Advanced Computing in the Age of AI | Saturday, April 20, 2024

You Already Asked Me That!: Pre-Trained AI Answers Employee Questions – Over and Over and…. 

Out of the box, AI is a tabula rasa, unknowing as a babe unborn. Only after laborious and data-intensive training by data scientists can AI do anything. But what if AI came pre-loaded with specialized knowledge covering 60 or 70 percent of the training and development needed for its assigned task?

That’s the idea behind Espressive, Inc.'s natural language processing (NLP)-based virtual support agent, Barista. The enterprise service management (ESM) AI company based in Santa Clara has pre-trained Barista for ITSM (IT service management) and other business operations – such as HR/benefits, payroll, a tech upgrade, an office move – that generate high volumes of employee questions.  Barista is backed by Espressive's Employee Language Cloud, which has a built-in understanding of more than 15 million phrases and 4000 workplace topics. The result, the company said, is “fast deployment without the need for expensive and rare AI talent.”

Espressive said ESM and employee self-help are ripe for pre-trained, Alexa-like AI NLP, citing findings released this week by the Pulse Report, “….62 percent of ITSM leaders are considering or actively pursuing AI projects to reduce help desk call volume so they can divert CIO budget to strategic initiatives,” said Pat Calhoun, CEO of Espressive. “AI is well positioned to enable digital transformation in IT and beyond, but it could just as easily turn into a lengthy, expensive, failed proposition. We believe that AI for employee self-help needs to advance from platforms and searchbots to pre-built consumer-like apps to gain widespread adoption.”

In a phone interview this week, Calhoun told us Barista’s democratization design imperatives are aimed at overcoming the agonies of training and scaling AI implementation – the company wants Barista to be intuitive, accessible and increasingly intelligent over time; easily deployable; extensible across the enterprise; use an architecture designed to scale with the requirements of AI versus AI bolted on.

Barista customer Okta, a $260 million “single sign-on” identity management company based in San Francisco, recently went through a headquarters move, generating a stream of employee questions into the HR, IT and other departments. When employees asked Barista how to get to the new campus, Barista asked if they would use public transportation, bike or car, and then provided instructions with interactive options, including traffic alerts, according to Espressive.

“When we decided to leverage artificial intelligence in our ITSM initiative, we expected a long and expensive deployment,” said Christopher Flynn, VP of Employee Enablement at Okta. “With Espressive, we were able to go live in just three weeks, and in the following two weeks, we automatically addressed 20 percent of our help desk requests submitted via Espressive — ultimately increasing team efficiency, and freeing us up to focus on strategic initiatives. The added bonus was finding immediate value outside of IT by leveraging Barista to respond to employees’ questions about our upcoming headquarters move.”

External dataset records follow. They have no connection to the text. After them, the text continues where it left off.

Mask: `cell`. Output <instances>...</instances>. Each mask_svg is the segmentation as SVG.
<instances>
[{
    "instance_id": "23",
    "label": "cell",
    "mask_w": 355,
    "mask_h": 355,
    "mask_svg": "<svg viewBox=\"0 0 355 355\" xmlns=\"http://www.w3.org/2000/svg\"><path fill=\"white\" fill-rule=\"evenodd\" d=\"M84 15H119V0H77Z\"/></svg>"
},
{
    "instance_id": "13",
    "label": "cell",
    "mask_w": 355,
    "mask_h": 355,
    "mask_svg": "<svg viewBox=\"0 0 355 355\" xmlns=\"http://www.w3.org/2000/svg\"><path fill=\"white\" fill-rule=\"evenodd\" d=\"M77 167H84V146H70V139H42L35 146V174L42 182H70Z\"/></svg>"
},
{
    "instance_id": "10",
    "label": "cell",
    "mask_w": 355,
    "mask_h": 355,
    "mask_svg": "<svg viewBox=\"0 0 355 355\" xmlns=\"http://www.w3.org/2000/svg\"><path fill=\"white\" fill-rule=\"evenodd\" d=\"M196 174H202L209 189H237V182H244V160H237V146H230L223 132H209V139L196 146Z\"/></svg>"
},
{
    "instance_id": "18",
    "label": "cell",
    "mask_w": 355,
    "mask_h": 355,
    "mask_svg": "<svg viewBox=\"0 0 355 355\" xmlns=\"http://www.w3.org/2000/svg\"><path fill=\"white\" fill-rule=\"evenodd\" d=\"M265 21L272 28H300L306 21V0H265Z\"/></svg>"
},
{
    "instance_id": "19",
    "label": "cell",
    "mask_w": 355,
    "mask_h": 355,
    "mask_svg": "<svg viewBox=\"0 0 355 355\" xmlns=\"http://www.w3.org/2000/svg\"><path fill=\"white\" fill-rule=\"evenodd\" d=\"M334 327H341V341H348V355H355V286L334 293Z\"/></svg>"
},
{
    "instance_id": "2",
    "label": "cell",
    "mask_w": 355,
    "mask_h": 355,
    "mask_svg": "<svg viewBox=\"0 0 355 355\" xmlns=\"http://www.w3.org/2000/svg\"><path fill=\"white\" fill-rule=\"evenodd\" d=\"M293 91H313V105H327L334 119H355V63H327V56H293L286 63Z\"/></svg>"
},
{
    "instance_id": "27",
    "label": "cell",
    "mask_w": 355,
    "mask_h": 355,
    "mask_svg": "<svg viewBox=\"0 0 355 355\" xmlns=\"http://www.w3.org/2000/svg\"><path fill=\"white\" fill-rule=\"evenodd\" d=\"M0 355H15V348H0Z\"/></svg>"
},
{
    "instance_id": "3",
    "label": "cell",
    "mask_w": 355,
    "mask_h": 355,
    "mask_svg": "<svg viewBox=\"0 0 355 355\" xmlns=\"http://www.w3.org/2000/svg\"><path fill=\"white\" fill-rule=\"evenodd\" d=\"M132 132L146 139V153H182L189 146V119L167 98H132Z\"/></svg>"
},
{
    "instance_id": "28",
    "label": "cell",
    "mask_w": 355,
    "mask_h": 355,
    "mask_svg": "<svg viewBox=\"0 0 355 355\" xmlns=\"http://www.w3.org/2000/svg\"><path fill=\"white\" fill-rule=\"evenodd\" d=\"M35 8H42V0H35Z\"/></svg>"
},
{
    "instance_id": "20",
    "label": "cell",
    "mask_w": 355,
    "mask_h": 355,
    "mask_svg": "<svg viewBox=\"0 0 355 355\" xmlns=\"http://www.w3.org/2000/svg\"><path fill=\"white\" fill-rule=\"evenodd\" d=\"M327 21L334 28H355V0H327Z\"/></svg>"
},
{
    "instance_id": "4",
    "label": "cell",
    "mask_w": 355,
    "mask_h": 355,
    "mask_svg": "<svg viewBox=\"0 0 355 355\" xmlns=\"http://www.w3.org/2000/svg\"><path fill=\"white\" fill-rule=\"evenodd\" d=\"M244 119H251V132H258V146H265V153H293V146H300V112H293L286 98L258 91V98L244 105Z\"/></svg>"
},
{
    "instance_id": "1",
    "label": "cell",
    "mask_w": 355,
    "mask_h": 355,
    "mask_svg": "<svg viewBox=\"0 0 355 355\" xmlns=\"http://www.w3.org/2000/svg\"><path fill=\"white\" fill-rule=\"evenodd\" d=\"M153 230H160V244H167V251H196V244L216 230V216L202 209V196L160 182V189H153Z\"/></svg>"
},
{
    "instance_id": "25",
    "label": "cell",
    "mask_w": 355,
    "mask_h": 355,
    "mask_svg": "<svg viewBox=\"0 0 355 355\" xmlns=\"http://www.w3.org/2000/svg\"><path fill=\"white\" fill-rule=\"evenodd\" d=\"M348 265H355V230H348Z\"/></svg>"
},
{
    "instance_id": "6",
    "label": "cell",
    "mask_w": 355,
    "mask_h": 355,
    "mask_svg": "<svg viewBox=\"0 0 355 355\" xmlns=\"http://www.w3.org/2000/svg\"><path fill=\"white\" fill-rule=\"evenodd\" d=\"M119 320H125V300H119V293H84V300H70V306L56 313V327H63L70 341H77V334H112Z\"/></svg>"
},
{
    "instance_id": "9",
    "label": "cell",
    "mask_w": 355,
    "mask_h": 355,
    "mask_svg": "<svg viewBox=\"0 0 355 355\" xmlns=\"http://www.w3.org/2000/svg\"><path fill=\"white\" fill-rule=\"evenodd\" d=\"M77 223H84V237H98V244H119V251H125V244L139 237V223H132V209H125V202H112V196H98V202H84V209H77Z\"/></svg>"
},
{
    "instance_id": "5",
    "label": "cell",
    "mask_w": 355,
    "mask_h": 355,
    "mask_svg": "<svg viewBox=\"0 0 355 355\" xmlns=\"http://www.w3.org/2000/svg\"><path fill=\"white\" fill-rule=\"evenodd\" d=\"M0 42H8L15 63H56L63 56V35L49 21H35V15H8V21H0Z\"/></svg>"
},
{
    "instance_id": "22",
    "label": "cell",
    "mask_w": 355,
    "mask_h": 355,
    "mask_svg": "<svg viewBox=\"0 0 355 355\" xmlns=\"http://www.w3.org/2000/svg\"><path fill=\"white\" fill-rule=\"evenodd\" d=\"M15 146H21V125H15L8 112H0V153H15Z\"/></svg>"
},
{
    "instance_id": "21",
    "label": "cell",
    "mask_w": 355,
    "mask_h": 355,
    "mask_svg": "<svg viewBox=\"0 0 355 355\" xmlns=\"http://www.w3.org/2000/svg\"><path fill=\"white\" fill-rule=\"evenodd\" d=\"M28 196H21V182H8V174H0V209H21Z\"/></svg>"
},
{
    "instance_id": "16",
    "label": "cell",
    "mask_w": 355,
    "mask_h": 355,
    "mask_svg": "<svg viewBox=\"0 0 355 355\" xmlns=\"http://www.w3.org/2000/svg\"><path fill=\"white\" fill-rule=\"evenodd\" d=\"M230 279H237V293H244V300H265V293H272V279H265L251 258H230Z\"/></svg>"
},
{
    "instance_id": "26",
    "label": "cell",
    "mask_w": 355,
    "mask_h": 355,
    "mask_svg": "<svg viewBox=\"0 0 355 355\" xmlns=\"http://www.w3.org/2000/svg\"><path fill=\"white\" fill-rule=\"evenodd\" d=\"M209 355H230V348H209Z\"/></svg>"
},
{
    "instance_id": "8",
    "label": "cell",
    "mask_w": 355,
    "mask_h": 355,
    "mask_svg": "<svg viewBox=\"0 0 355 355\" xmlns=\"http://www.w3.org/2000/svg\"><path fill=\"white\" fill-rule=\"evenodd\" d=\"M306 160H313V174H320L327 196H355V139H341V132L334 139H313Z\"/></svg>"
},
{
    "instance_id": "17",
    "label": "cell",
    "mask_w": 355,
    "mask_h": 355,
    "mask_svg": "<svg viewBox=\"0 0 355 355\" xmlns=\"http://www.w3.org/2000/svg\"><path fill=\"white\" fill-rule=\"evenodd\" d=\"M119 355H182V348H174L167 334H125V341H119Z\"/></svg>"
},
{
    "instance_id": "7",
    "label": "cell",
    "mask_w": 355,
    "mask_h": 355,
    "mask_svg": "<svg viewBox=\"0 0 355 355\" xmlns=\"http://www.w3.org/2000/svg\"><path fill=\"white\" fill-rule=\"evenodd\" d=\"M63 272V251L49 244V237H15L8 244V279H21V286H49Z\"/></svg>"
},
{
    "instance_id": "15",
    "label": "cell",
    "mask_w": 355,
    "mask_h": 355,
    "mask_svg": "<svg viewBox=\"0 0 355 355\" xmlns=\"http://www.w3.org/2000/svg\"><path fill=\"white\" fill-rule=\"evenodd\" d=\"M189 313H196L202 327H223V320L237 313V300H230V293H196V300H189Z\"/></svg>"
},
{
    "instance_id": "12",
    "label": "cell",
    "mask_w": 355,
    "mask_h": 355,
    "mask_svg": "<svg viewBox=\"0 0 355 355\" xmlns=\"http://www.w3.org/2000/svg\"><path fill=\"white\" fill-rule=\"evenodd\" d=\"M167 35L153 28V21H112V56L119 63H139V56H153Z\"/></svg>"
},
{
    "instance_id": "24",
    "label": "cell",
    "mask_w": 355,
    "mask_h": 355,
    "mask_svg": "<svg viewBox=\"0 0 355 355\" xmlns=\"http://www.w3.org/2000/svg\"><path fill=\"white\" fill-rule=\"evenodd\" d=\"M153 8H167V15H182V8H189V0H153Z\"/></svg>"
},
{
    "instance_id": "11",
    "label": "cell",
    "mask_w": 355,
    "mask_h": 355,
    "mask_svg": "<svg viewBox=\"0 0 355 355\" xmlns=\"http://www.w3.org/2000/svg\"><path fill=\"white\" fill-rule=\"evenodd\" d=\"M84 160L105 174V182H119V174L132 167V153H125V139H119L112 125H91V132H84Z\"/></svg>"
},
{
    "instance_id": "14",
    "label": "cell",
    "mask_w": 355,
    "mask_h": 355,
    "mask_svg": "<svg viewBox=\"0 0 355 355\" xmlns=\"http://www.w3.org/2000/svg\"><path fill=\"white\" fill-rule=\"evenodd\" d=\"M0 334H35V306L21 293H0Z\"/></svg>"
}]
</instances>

A core piece of Barista is Espressive’s Employee Language Cloud, which the company said incorporates AI technologies and enables Barista to understand what employees are saying in workplace language, provides a personalized response and, when a question can’t be immediately answered, uses machine learning to identify the correct team or department where the answer can be gotten.

Espressive said the language cloud is constantly growing – as employees ask questions, Barista learns new phrases, phrase structures, synonyms and topics, and is available via a crowd sourcing model to Espressive customers (Expressive said anything specific to a customer remains their IP).

Espressive's Employee Language Cloud

“We believe tool kits and platforms and third party tools, like Watson, they’re great tools, but the problem is most companies don’t know what to do with them,” Calhoun said. “And if you look at employee self help, it turns out 80-85 percent of questions, irrespective of the organization, are the same. People are asking about things like 401Ks, vacation benefits, what to do about a broken laptop, how to do something in Office 365 – there’s a lot of repetition in what people are looking for in every organization, which means the Employee Language Cloud is validated, because nobody wants to recreate the wheel over and over again."

Let's add that no help desk staffer wants to answer the same question over and over again.

Another way Barista gets smarter is by “listening” while agents respond over the phone to tickets. “That means Barista learns while help desk agents do their regular jobs versus requiring agents to find time to continuously write and update knowledge base articles,” the company said. “Barista gets smarter every day, so employee experiences are continuously improved, increasing adoption.”

Calhoun said Barista does more than answer questions, it has workflow capabilities to take employees through a procedure. When issues such as employee onboarding or laptop refresh involve more than a basic answer, Barista delivers step-by-step guidance.

Barista delivers services across Android, iOS, Microsoft Windows, and MacOS, as well as through a browser. It also can intercept employee questions through multiple channels, including email, Slack, Microsoft teams, QR codes and calls to the help desk.

The end result, according to the company: customers report employee adoption of 50 to 60 percent and reduced help desk call volume of 30 to 50 percent.